:: Consigne ::
Recopiez toutes les lignes ci-dessous en remplaçant « camera » par « lens ». Le reste demeure inchangé.
### Matériel fourni
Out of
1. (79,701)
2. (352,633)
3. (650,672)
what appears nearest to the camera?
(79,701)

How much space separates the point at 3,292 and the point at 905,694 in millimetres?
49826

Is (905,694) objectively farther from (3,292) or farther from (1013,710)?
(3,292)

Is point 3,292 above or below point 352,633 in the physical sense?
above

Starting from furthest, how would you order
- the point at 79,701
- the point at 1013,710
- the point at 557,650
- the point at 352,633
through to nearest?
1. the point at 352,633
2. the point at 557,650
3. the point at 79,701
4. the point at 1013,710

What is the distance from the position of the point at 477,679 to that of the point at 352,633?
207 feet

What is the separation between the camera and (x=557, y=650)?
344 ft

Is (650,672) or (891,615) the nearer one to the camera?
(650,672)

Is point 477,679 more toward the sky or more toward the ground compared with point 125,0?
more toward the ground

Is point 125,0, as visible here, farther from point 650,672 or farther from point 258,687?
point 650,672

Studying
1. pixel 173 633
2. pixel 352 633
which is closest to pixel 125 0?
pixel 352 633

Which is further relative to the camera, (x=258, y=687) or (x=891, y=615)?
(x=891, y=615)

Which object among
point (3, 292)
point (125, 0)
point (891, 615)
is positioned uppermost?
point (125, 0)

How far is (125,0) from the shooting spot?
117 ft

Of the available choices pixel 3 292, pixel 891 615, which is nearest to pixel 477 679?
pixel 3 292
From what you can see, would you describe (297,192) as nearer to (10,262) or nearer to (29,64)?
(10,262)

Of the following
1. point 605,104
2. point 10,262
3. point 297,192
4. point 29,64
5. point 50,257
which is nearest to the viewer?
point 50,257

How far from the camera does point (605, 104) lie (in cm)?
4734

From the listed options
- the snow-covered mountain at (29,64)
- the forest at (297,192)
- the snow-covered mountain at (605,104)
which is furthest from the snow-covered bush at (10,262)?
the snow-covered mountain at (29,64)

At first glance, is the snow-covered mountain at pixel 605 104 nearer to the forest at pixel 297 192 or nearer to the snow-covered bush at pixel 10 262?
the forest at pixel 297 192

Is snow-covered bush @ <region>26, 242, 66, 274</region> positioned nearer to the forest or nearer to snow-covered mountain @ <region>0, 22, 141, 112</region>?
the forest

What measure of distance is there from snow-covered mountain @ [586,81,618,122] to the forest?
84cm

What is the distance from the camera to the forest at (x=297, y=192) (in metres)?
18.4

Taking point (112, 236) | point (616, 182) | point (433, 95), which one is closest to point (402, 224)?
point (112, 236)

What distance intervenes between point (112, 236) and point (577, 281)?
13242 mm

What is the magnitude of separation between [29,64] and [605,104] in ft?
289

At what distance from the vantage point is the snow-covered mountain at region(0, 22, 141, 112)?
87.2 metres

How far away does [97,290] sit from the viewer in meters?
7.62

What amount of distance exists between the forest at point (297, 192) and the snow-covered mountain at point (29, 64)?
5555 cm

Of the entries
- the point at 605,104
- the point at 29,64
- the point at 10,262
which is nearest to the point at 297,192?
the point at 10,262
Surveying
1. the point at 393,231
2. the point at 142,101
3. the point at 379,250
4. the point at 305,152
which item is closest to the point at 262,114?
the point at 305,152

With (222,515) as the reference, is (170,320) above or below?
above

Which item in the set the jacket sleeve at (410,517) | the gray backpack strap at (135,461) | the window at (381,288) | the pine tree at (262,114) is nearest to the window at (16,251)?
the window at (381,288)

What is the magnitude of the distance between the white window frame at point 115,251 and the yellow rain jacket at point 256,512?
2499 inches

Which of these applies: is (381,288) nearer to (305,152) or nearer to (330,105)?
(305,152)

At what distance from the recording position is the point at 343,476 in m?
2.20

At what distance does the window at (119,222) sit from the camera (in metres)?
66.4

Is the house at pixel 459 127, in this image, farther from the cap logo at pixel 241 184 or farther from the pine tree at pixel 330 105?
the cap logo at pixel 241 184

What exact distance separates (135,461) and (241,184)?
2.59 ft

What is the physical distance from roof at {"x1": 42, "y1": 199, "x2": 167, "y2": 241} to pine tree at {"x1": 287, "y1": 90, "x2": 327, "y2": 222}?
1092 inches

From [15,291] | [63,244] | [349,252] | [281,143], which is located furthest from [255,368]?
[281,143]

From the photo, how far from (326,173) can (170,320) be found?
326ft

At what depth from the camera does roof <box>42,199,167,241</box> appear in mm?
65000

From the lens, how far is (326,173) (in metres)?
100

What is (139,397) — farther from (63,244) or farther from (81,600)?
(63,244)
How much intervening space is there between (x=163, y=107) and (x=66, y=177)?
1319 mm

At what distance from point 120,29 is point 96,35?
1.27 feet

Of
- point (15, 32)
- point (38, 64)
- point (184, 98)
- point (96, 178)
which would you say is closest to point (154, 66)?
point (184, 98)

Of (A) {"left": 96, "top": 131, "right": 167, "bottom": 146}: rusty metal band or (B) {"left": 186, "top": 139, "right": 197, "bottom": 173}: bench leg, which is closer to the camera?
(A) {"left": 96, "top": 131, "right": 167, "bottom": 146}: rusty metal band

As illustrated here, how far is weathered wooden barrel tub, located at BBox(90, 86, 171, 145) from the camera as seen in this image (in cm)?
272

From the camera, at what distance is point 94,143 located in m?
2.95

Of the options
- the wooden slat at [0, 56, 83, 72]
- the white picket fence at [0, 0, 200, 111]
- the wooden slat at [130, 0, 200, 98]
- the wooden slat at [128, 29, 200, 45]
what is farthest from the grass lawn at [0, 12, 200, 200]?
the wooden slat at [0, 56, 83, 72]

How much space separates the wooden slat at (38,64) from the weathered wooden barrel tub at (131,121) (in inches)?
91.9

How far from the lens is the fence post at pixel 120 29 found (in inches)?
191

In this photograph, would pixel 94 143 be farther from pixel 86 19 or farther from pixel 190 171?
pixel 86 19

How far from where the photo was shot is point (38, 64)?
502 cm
######
:: Corrigé ::
Out of
1. (79,701)
2. (352,633)
3. (650,672)
what appears nearest to the lens?
(79,701)

How much space separates the point at 3,292 and the point at 905,694 in millimetres?
49826

Is (905,694) objectively farther from (3,292) or farther from (1013,710)?
(3,292)

Is point 3,292 above or below point 352,633 in the physical sense?
above

Starting from furthest, how would you order
- the point at 79,701
- the point at 1013,710
- the point at 557,650
- the point at 352,633
through to nearest?
1. the point at 352,633
2. the point at 557,650
3. the point at 79,701
4. the point at 1013,710

What is the distance from the position of the point at 477,679 to that of the point at 352,633?
207 feet

What is the separation between the lens and (x=557, y=650)?
344 ft

Is (650,672) or (891,615) the nearer one to the lens?
(650,672)

Is point 477,679 more toward the sky or more toward the ground compared with point 125,0?
more toward the ground

Is point 125,0, as visible here, farther from point 650,672 or farther from point 258,687?
point 650,672

Studying
1. pixel 173 633
2. pixel 352 633
which is closest to pixel 125 0?
pixel 352 633

Which is further relative to the lens, (x=258, y=687) or (x=891, y=615)?
(x=891, y=615)

Which object among
point (3, 292)
point (125, 0)
point (891, 615)
is positioned uppermost?
point (125, 0)

How far is (125,0) from the shooting spot?
117 ft

Of the available choices pixel 3 292, pixel 891 615, which is nearest to pixel 477 679?
pixel 3 292
From what you can see, would you describe (297,192) as nearer to (10,262) or nearer to (29,64)?
(10,262)

Of the following
1. point 605,104
2. point 10,262
3. point 297,192
4. point 29,64
5. point 50,257
which is nearest to the viewer?
point 50,257

How far from the lens does point (605, 104) lie (in cm)?
4734

From the listed options
- the snow-covered mountain at (29,64)
- the forest at (297,192)
- the snow-covered mountain at (605,104)
which is furthest from the snow-covered bush at (10,262)?
the snow-covered mountain at (29,64)

At first glance, is the snow-covered mountain at pixel 605 104 nearer to the forest at pixel 297 192 or nearer to the snow-covered bush at pixel 10 262?
the forest at pixel 297 192

Is snow-covered bush @ <region>26, 242, 66, 274</region> positioned nearer to the forest or nearer to snow-covered mountain @ <region>0, 22, 141, 112</region>?
the forest

What measure of distance is there from snow-covered mountain @ [586,81,618,122] to the forest?
84cm

What is the distance from the lens to the forest at (x=297, y=192) (in metres)?
18.4

Taking point (112, 236) | point (616, 182) | point (433, 95), which one is closest to point (402, 224)?
point (112, 236)

What distance intervenes between point (112, 236) and point (577, 281)?
13242 mm

What is the magnitude of separation between [29,64] and [605,104] in ft?
289

At what distance from the vantage point is the snow-covered mountain at region(0, 22, 141, 112)?
87.2 metres

How far away does [97,290] sit from the viewer in meters?
7.62

What amount of distance exists between the forest at point (297, 192) and the snow-covered mountain at point (29, 64)?
5555 cm

Of the entries
- the point at 605,104
- the point at 29,64
- the point at 10,262
which is nearest to the point at 297,192?
the point at 10,262
Surveying
1. the point at 393,231
2. the point at 142,101
3. the point at 379,250
4. the point at 305,152
which item is closest to the point at 262,114?
the point at 305,152

With (222,515) as the reference, is (170,320) above or below?
above

Which item in the set the jacket sleeve at (410,517) | the gray backpack strap at (135,461) | the window at (381,288) | the pine tree at (262,114) is nearest to the window at (16,251)?
the window at (381,288)

What is the magnitude of the distance between the white window frame at point 115,251 and the yellow rain jacket at point 256,512?
2499 inches

Which of these applies: is (381,288) nearer to (305,152) or nearer to (330,105)?
(305,152)

At what distance from the recording position is the point at 343,476 in m?
2.20

At what distance does the window at (119,222) sit from the lens (in metres)?
66.4

Is the house at pixel 459 127, in this image, farther from the cap logo at pixel 241 184 or farther from the pine tree at pixel 330 105?
the cap logo at pixel 241 184

What exact distance separates (135,461) and (241,184)?
2.59 ft

What is the physical distance from roof at {"x1": 42, "y1": 199, "x2": 167, "y2": 241} to pine tree at {"x1": 287, "y1": 90, "x2": 327, "y2": 222}?
1092 inches

From [15,291] | [63,244] | [349,252] | [281,143], which is located furthest from [255,368]?
[281,143]

From the photo, how far from (326,173) can (170,320) be found?
326ft

At what depth from the lens does roof <box>42,199,167,241</box> appear in mm?
65000

From the lens, how far is (326,173) (in metres)?
100

What is (139,397) — farther from (63,244) or farther from (81,600)?
(63,244)
How much intervening space is there between (x=163, y=107) and (x=66, y=177)?
1319 mm

At what distance from point 120,29 is point 96,35?
1.27 feet

Of
- point (15, 32)
- point (38, 64)
- point (184, 98)
- point (96, 178)
which would you say is closest to point (154, 66)?
point (184, 98)

Of (A) {"left": 96, "top": 131, "right": 167, "bottom": 146}: rusty metal band or (B) {"left": 186, "top": 139, "right": 197, "bottom": 173}: bench leg, which is closer to the lens?
(A) {"left": 96, "top": 131, "right": 167, "bottom": 146}: rusty metal band

As illustrated here, how far is weathered wooden barrel tub, located at BBox(90, 86, 171, 145) from the lens as seen in this image (in cm)?
272

From the lens, at what distance is point 94,143 located in m?
2.95

Of the options
- the wooden slat at [0, 56, 83, 72]
- the white picket fence at [0, 0, 200, 111]
- the wooden slat at [130, 0, 200, 98]
- the wooden slat at [128, 29, 200, 45]
what is farthest from the grass lawn at [0, 12, 200, 200]?
the wooden slat at [0, 56, 83, 72]

How much space separates the wooden slat at (38,64) from the weathered wooden barrel tub at (131,121) (in inches)?
91.9

How far from the lens is the fence post at pixel 120 29 found (in inches)?
191

In this photograph, would pixel 94 143 be farther from pixel 86 19 or farther from pixel 190 171?
pixel 86 19

How far from where the photo was shot is point (38, 64)?
502 cm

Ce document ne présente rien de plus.